- What is required
In the piece on input modification, copy everything from "How can we promote" down to "our learners’ interlanguage.", and switch "negotiation of meaning" to "meaning negotiation" wherever it occurs.

- Source
----------
The role of input modification and internal language processing in foreign language learning

How can we promote L2 acquisition through the negotiation of meaning and input adaptation?

Here are some points to consider on the role of comprehensible input and learner discourse modifications in the development of our learners’ interlanguage.

    With regard to L2 acquisition, a lot of research has been focusing on the role of input and interaction and to what extent these can promote language learning. Behaviourists view language as determined ‘environmentally’ by the stimuli and reinforcement learners receive during discourse. The mentalist view stresses the importance of the learners’ ‘black box’ and their innate ability to pick up any language through minimal exposure to input. The interactionist view on language acquisition is somewhere in between the two previous viewpoints and acknowledges the importance of both input and internal language processing in language learning. The belief here is that learners develop their interlanguage through a combination of complex interactions and their internal mechanisms that allow them to communicate with others and decipher meaning out of the input they receive.

  • Input modifications and negotiation of meaning: Do they foster language learning?

    When examining learner discourse and its role in language acquisition we first of all need to consider its similarities and differences with native speaker talk and whether there are any modifications. Researchers divide this foreigner talk into two types: ungrammatical and grammatical. The first one (i.e. the simplification of speech by deleting certain key grammatical structures when talking to foreigners) is likely to be rejected by some learners as it may sound pragmatically inappropriate to them. The grammatical one is the most common one, where  input is simplified or delivered at a slower pace, using shorter sentences and having as a primary focus the negotiation of meaning.

  • Comprehensible input

   To promote language learning in our EFL classrooms it is important to examine to what degree such modifications of speech assist in interlanguage development. For Stephen Krashen and his input hypothesis, learners need to be exposed to input (i.e. lexis and grammatical structures) that are ‘input +1’, i.e. one step more advanced than the learners’ knowledge and linguistic development. Michael Long’s interaction hypothesis further emphasizes the importance of comprehensible input but claims that it is most effective through the negotiation of meaning.
----------
Records from a data source
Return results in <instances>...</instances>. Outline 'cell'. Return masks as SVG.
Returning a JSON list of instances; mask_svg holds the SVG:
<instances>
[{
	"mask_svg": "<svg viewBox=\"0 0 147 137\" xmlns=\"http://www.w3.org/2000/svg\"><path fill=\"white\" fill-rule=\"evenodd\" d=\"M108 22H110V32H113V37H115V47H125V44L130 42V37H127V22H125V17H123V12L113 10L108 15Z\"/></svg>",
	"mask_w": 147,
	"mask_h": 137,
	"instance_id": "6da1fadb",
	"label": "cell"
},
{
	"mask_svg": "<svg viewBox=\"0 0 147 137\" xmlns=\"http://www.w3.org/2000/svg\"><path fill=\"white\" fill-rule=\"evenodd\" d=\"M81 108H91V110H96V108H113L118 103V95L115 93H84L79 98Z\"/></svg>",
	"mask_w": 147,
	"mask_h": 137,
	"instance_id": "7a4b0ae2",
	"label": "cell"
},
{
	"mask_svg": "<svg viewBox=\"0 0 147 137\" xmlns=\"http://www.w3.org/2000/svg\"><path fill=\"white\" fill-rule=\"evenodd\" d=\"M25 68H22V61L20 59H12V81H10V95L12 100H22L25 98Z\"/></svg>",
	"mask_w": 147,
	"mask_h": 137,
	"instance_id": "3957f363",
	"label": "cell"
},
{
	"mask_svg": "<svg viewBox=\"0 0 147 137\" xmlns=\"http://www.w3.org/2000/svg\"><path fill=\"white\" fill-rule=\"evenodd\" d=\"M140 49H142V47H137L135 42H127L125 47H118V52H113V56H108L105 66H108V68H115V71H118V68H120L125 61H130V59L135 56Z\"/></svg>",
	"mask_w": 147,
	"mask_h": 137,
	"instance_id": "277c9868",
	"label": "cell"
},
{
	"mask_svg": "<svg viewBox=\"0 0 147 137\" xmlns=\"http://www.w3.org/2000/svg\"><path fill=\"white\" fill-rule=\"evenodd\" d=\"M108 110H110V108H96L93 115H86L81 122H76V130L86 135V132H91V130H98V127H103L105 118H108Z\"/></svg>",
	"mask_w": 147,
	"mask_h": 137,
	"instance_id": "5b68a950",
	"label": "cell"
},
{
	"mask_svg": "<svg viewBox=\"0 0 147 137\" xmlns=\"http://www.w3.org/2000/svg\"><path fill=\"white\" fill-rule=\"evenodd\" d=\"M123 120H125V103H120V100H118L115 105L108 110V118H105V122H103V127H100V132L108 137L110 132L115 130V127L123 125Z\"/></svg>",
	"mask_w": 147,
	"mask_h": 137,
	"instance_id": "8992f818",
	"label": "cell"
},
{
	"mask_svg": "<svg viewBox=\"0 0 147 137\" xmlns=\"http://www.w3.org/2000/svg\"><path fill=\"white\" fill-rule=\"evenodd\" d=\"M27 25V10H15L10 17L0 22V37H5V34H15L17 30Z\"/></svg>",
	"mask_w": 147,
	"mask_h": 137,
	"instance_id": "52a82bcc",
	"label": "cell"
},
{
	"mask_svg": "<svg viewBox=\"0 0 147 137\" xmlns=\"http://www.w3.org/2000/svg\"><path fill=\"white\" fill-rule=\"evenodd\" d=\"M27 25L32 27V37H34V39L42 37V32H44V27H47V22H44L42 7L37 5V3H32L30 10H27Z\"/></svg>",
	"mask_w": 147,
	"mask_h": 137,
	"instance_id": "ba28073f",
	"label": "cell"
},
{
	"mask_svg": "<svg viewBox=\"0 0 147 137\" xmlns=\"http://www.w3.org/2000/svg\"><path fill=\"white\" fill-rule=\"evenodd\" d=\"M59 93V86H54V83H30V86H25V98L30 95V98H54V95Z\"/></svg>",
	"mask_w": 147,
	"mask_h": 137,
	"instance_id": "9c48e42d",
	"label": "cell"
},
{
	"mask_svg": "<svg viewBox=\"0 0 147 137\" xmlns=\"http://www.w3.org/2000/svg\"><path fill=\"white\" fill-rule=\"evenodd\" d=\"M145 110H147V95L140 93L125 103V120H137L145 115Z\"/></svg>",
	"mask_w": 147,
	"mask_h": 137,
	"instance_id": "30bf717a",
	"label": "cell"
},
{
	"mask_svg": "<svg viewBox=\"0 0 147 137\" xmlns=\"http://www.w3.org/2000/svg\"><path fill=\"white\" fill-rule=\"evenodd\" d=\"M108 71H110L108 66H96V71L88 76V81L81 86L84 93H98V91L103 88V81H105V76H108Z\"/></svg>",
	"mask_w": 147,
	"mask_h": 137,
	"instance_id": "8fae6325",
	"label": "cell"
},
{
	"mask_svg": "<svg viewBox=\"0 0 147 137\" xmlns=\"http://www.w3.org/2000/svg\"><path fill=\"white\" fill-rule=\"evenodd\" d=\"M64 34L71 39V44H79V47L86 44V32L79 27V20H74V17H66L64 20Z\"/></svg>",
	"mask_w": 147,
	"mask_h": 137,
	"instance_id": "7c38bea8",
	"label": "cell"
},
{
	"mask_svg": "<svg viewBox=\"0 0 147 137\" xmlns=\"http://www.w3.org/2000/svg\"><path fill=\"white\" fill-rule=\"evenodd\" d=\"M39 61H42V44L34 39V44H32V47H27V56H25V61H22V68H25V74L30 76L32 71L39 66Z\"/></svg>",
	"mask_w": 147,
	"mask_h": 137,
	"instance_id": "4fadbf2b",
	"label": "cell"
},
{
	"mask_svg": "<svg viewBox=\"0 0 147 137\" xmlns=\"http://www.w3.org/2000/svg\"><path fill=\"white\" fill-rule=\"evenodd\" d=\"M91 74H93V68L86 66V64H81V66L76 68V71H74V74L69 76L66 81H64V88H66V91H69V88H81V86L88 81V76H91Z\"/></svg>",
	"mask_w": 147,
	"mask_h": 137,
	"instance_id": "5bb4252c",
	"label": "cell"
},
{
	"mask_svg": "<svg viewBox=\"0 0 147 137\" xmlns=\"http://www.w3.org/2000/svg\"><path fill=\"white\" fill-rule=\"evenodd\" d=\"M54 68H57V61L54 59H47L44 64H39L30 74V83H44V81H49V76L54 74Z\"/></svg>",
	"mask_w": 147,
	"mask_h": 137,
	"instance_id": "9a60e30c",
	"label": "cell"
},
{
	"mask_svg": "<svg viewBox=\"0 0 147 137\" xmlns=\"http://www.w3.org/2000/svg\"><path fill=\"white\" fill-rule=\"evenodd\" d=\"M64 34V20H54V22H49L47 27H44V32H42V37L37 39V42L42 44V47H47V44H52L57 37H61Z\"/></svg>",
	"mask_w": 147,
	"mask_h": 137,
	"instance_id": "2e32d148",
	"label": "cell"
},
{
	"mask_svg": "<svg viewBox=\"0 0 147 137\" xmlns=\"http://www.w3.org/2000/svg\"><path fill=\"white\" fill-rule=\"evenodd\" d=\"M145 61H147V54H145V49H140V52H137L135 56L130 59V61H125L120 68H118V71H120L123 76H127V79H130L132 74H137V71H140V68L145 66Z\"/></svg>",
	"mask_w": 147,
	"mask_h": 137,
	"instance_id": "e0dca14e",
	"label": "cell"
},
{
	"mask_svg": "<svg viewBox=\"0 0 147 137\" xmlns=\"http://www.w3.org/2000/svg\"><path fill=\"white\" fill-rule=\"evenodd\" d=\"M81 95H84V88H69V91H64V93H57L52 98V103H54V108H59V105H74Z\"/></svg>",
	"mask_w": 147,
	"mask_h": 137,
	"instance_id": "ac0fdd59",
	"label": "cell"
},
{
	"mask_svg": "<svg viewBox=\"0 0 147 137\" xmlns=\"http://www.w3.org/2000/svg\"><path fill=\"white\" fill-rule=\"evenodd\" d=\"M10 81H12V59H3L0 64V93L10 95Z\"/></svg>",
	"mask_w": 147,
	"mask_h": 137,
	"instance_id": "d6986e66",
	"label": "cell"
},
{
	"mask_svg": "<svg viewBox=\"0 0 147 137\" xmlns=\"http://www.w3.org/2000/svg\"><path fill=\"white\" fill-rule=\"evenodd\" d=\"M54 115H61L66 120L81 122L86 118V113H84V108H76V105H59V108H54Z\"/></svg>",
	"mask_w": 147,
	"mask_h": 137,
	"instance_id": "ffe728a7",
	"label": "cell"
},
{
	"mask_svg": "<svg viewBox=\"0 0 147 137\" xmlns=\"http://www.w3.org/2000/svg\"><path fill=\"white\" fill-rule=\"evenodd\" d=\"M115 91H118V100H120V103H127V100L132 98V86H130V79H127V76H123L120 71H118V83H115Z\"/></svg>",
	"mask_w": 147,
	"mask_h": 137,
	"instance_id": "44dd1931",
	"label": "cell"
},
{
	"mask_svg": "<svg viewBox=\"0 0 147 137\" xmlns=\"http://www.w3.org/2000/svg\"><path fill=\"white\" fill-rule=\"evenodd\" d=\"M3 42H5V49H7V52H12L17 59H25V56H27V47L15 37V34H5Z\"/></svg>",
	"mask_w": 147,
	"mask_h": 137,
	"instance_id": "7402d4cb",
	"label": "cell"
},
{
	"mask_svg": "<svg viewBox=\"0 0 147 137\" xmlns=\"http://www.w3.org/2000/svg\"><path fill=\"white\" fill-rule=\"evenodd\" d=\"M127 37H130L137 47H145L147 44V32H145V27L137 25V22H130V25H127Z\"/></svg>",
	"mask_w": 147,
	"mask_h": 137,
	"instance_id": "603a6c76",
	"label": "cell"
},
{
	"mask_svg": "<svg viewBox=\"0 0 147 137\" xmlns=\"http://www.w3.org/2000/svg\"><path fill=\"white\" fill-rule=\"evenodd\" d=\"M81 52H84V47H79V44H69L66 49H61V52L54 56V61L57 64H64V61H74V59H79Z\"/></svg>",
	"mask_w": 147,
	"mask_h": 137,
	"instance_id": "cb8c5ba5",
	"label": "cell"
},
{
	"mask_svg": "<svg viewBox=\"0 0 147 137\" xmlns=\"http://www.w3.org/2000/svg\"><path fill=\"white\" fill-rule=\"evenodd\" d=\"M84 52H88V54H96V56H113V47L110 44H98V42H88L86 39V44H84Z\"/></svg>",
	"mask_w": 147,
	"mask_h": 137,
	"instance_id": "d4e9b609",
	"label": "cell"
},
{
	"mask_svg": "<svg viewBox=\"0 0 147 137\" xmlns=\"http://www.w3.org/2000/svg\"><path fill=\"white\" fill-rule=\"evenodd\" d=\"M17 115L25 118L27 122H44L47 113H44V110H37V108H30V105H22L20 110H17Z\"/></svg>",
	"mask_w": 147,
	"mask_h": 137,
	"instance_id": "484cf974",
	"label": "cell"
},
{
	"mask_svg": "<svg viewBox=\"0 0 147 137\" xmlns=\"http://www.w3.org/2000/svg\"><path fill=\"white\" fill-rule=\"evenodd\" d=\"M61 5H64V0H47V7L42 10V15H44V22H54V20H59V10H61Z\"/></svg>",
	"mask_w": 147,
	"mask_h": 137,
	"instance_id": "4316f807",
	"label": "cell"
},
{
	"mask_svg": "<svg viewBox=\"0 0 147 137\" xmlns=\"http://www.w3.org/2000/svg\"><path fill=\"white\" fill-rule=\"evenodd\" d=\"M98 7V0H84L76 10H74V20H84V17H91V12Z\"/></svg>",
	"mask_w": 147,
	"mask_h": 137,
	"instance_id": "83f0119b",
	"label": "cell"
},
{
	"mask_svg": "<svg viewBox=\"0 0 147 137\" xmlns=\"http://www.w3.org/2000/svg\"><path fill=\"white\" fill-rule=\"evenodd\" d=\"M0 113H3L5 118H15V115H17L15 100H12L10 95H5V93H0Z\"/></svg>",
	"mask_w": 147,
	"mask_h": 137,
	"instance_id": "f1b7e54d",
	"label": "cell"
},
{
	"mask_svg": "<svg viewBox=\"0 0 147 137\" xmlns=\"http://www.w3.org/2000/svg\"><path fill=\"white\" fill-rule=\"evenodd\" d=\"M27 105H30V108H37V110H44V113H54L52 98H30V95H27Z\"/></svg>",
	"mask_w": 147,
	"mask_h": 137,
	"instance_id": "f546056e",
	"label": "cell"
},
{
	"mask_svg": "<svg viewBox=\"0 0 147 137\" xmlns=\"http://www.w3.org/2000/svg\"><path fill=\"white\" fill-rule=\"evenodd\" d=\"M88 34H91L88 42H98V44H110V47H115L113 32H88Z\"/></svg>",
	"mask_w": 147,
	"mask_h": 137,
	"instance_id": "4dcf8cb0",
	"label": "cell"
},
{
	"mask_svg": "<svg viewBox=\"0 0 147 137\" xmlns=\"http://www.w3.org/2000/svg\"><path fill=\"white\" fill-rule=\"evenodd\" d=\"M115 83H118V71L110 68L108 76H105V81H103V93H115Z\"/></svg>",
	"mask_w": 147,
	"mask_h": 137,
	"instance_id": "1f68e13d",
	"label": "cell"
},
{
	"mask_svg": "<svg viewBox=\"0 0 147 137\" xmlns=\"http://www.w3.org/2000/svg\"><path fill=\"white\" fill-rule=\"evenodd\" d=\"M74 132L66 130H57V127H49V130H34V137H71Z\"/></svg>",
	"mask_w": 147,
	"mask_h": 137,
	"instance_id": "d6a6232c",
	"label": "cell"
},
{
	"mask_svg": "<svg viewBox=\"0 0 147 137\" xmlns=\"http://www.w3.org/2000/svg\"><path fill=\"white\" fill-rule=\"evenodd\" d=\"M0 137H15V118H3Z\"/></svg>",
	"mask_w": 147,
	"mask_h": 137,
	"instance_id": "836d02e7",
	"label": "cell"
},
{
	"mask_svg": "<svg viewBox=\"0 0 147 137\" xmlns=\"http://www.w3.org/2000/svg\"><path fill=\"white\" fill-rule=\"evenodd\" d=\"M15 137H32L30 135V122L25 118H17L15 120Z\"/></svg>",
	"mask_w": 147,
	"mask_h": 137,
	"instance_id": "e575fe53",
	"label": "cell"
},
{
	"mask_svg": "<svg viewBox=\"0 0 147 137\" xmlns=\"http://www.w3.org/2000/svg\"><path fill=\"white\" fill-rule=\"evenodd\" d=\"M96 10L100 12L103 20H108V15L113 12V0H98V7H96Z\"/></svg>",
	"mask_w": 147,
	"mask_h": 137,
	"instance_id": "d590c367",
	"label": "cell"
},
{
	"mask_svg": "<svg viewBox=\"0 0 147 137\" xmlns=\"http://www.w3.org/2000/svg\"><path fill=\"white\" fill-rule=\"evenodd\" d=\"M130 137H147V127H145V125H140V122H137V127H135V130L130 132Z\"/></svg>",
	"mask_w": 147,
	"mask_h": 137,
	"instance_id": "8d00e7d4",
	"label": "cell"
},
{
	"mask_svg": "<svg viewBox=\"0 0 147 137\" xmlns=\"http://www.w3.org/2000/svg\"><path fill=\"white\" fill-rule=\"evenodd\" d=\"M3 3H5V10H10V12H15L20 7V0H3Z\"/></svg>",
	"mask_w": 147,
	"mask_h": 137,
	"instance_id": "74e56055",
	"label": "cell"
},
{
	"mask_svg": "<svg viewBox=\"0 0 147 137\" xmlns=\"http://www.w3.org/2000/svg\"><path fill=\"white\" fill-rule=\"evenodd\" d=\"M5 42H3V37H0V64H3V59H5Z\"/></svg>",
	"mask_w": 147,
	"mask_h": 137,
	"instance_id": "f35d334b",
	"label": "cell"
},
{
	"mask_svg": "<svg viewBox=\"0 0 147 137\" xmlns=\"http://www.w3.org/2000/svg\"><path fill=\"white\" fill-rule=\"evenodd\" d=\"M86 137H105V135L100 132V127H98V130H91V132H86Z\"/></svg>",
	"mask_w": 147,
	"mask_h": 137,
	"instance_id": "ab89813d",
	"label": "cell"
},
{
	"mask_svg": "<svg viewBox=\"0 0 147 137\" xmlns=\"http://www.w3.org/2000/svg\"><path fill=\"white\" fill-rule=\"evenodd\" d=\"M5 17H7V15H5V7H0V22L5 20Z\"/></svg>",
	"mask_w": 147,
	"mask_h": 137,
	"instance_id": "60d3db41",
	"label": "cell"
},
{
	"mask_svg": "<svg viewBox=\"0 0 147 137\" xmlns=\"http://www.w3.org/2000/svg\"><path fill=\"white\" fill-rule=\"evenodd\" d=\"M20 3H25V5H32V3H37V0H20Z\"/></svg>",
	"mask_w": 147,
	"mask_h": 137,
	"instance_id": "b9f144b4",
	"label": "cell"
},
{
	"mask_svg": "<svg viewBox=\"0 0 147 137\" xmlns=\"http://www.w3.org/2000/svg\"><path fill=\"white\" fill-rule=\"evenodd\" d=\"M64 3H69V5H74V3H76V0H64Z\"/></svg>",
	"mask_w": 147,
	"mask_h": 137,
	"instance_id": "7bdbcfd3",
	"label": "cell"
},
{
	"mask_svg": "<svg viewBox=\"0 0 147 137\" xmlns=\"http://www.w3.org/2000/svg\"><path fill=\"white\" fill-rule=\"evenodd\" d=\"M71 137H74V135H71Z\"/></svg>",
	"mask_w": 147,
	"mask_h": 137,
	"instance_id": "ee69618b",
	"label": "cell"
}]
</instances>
----------
- The reply
How can we promote L2 acquisition through the meaning negotiation and input adaptation?

Here are some points to consider on the role of comprehensible input and learner discourse modifications in the development of our learners’ interlanguage.